National zoo officials, concerned over giant panda Ling-Ling's failure to go into heat, are giving her a series of hormone injections to induce her heat cycle so she can mate naturally.
This is the first time Ling-Ling, who is approaching 16 years of age, has missed her heat cycle, which usually occurs in mid-March, and zoo officials started "follicle-stimulating hormone" (FSH) injections on Wednesday, according to Devra Kleiman, the zoo's director of animal programs.
Ling-Ling underwent a physical examination on Wednesday that showed she was in good health but had not ovulated, Kleiman said. Veterinarians began treatment immediately, she said, adding that it will not be harmful to Ling-Ling's health.

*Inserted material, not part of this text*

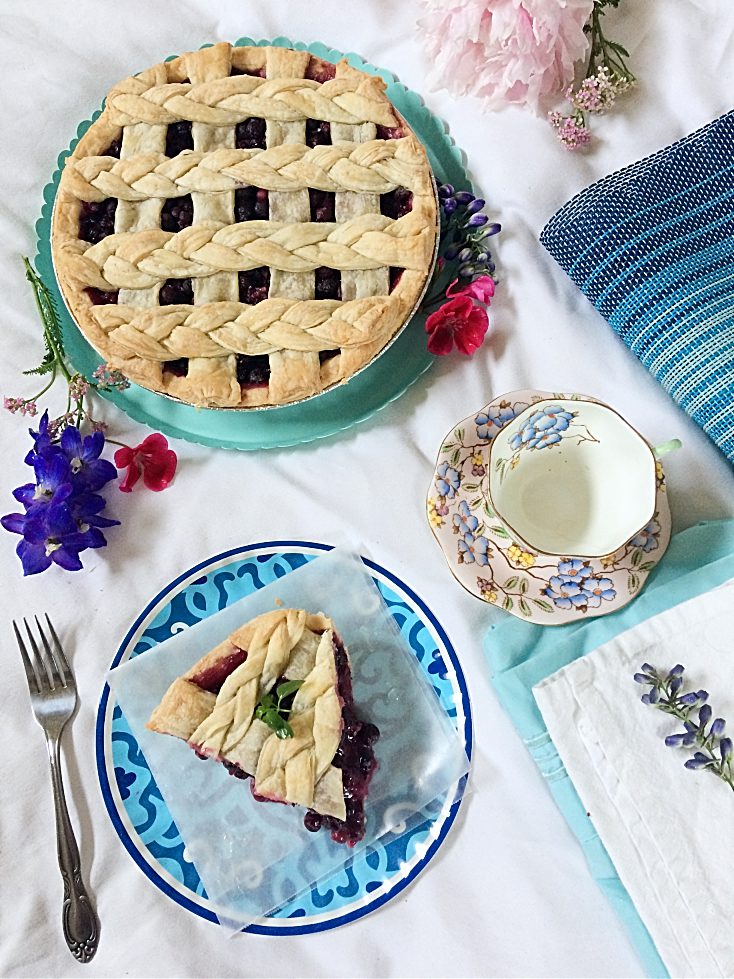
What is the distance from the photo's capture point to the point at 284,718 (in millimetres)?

"We don't have very many years of mating of Ling-Ling left and we decided to induce a normal heat cycle by using hormone injections derived from the pituitary gland of the brain, to stimulate ovulation," Kleiman said. The injections are given twice daily, once in the morning and once in the evening, and will end on Sunday, she said.
"If it works, we'll expect to see some behavioral changes early next week or late weekend," Kleiman said, the changes being Ling-Ling may start getting aggressive with the zoo's male giant panda, Hsing-Hsing, and her appetite may diminish. She said Ling-Ling and Hsing-Hsing will have between 24 and 36 hours to mate, if the treatment works.

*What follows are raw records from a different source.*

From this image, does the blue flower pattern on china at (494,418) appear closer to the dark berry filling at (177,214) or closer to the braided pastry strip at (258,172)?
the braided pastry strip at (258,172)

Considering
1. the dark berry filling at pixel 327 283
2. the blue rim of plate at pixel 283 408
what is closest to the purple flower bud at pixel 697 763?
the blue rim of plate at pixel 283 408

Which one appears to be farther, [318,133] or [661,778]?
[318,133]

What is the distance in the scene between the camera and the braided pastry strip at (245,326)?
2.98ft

Kleiman said she thinks FSH injections have never before been used on pandas. "We are shooting in the dark but there is a certain amount of information which shows it FSH will produce results," she said.
If the treatment does not work, Kleiman said, zoo authorities will not be overly concerned. "We can have a normal heat cycle next year," she said.
Ling-Ling and Hsing-Hsing's mating progress is watched intently each spring. The pandas were a gift from China in 1972 and for 13 years, the zoo has been trying to breed pandas.
The pandas mated successfully in 1983 and a film of the event was shown on local television. On July 21 of that year, Ling-Ling gave birth to a 4.5-ounce cub but it died three hours later of respiratory failure. Another cub was stillborn on Aug. 6 last year.